* **Stated problem**
Substitute "long wooden table" for every occurrence of "wooden desk row" in the items below. Leave all other text unchanged.

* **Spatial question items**

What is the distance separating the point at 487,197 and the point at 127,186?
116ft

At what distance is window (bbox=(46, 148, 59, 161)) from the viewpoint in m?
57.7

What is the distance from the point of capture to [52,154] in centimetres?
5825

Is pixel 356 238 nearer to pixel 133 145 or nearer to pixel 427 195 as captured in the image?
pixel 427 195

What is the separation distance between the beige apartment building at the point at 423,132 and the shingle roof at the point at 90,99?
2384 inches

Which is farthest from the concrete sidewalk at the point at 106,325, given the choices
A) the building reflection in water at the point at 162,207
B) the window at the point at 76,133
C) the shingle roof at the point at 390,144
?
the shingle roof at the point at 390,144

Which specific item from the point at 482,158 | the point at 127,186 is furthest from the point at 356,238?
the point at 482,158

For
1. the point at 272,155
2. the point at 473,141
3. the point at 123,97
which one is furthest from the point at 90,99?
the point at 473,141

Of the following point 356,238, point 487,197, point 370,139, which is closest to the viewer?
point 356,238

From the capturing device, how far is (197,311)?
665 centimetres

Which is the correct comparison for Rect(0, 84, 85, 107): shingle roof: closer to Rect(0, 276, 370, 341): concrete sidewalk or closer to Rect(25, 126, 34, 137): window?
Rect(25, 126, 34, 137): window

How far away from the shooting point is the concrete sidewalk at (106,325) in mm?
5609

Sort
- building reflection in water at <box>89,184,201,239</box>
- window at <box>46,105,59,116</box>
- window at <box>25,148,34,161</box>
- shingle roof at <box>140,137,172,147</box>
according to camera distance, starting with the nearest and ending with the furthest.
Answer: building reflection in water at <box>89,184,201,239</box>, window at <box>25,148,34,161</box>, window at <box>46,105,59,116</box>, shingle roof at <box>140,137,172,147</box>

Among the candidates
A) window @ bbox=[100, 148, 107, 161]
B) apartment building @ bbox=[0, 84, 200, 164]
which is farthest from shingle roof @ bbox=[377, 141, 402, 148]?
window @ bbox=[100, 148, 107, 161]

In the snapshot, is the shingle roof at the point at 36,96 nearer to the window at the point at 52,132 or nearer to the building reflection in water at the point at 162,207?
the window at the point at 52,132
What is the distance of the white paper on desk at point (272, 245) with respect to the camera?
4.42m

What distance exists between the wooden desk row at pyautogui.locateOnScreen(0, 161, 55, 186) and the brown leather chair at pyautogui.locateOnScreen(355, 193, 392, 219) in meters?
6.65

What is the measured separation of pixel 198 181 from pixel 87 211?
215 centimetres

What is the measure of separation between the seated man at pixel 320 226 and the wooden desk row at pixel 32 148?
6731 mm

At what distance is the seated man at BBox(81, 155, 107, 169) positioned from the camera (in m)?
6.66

* **Solution for this exercise**
What is the distance separating the point at 487,197 and the point at 127,186?
116ft

At what distance is window (bbox=(46, 148, 59, 161)) from the viewpoint in m?
57.7

What is the distance from the point of capture to [52,154] in centimetres?
5825

Is pixel 356 238 nearer to pixel 133 145 or nearer to pixel 427 195 as captured in the image?
pixel 427 195

What is the separation distance between the beige apartment building at the point at 423,132 and the shingle roof at the point at 90,99?
2384 inches

Which is farthest from the concrete sidewalk at the point at 106,325, given the choices
A) the building reflection in water at the point at 162,207
B) the window at the point at 76,133
C) the shingle roof at the point at 390,144
?
the shingle roof at the point at 390,144

Which specific item from the point at 482,158 | the point at 127,186 is furthest from the point at 356,238?
the point at 482,158

For
1. the point at 272,155
2. the point at 473,141
3. the point at 123,97
which one is furthest from the point at 90,99?
the point at 473,141

Of the following point 356,238, point 487,197, point 370,139, which is closest to the viewer?
point 356,238

From the capturing device, how far is (197,311)?
665 centimetres

Which is the correct comparison for Rect(0, 84, 85, 107): shingle roof: closer to Rect(0, 276, 370, 341): concrete sidewalk or closer to Rect(25, 126, 34, 137): window?
Rect(25, 126, 34, 137): window

How far away from the shooting point is the concrete sidewalk at (106,325) in mm?
5609

Sort
- building reflection in water at <box>89,184,201,239</box>
- window at <box>46,105,59,116</box>
- window at <box>25,148,34,161</box>
- shingle roof at <box>140,137,172,147</box>
according to camera distance, starting with the nearest and ending with the furthest.
Answer: building reflection in water at <box>89,184,201,239</box>, window at <box>25,148,34,161</box>, window at <box>46,105,59,116</box>, shingle roof at <box>140,137,172,147</box>

Among the candidates
A) window @ bbox=[100, 148, 107, 161]
B) apartment building @ bbox=[0, 84, 200, 164]
which is farthest from shingle roof @ bbox=[377, 141, 402, 148]?
window @ bbox=[100, 148, 107, 161]

In the snapshot, is the shingle roof at the point at 36,96 nearer to the window at the point at 52,132 or nearer to the building reflection in water at the point at 162,207?
the window at the point at 52,132
What is the distance of the white paper on desk at point (272, 245) with respect to the camera?
4.42m

What distance exists between the long wooden table at pyautogui.locateOnScreen(0, 161, 55, 186) and the brown leather chair at pyautogui.locateOnScreen(355, 193, 392, 219) in meters?
6.65

What is the measured separation of pixel 198 181 from pixel 87 211?
215 centimetres

What is the measure of separation between the seated man at pixel 320 226 and the long wooden table at pixel 32 148?
6731 mm

At what distance is the seated man at BBox(81, 155, 107, 169) positioned from the camera (in m)?
6.66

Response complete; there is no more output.